## [EXERCISE DIRECTIONS]
In the entries that follow, find the line containing "Doğu 263 inanan" and the line containing "HitBTC, OKEx, Binance", then copy exactly everything from the first through the second except the pictures.

## [DATA PROVIDED]
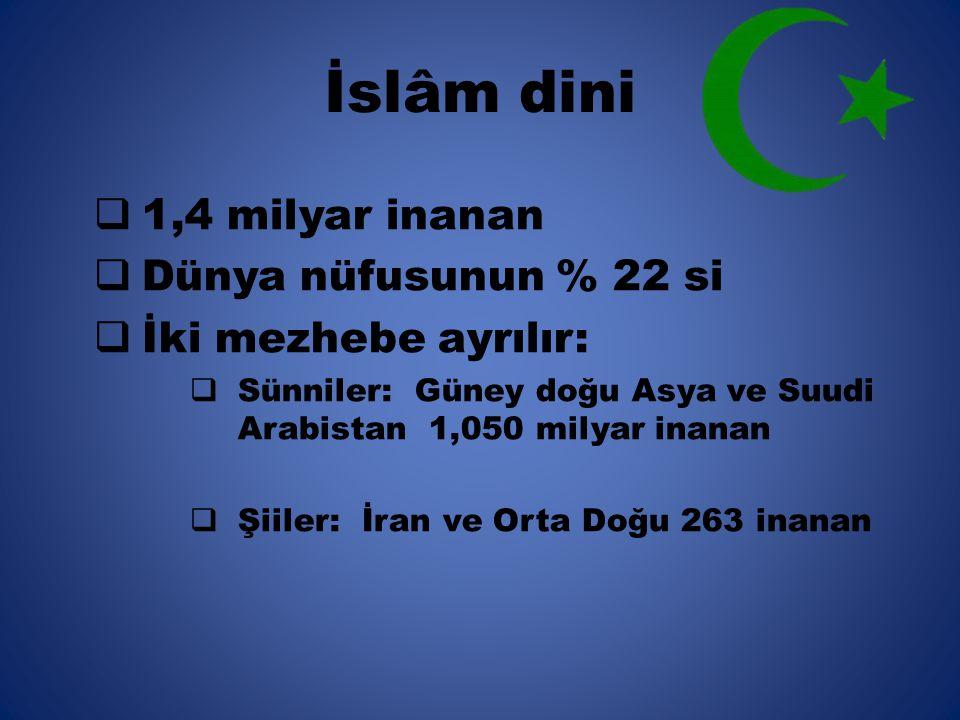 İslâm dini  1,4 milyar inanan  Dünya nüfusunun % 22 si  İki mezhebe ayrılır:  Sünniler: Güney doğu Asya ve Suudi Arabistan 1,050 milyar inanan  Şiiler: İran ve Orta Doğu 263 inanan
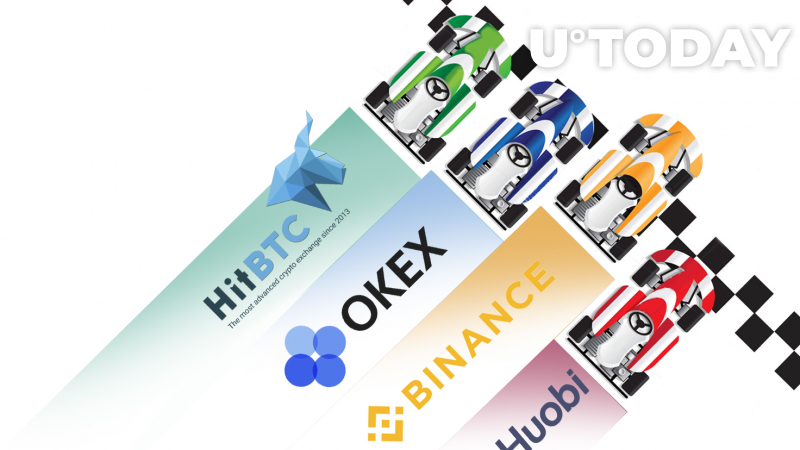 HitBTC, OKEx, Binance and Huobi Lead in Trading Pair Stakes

* * *

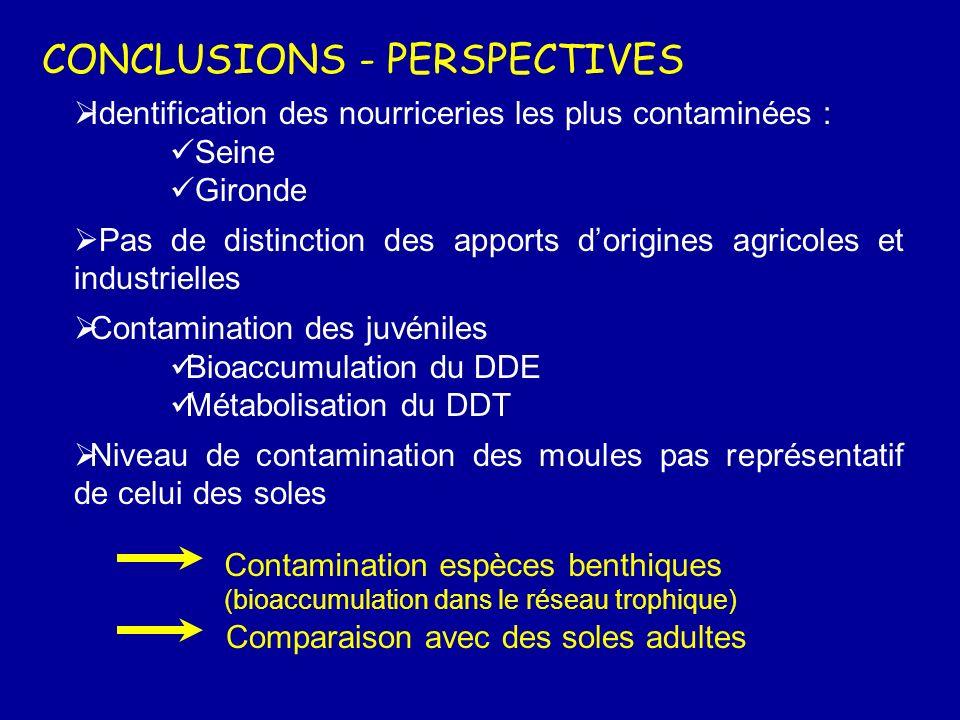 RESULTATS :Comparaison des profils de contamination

--

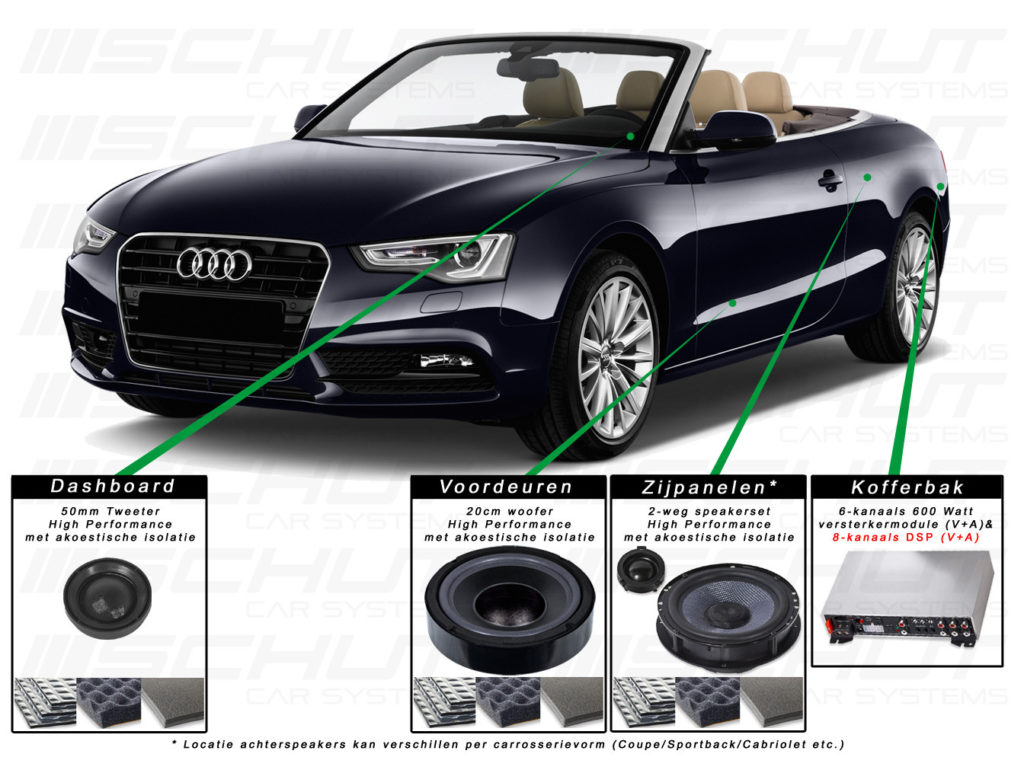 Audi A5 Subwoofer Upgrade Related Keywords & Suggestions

## [WRITTEN ANSWER]
 İslâm dini  1,4 milyar inanan  Dünya nüfusunun % 22 si  İki mezhebe ayrılır:  Sünniler: Güney doğu Asya ve Suudi Arabistan 1,050 milyar inanan  Şiiler: İran ve Orta Doğu 263 inanan
 HitBTC, OKEx, Binance and Huobi Lead in Trading Pair Stakes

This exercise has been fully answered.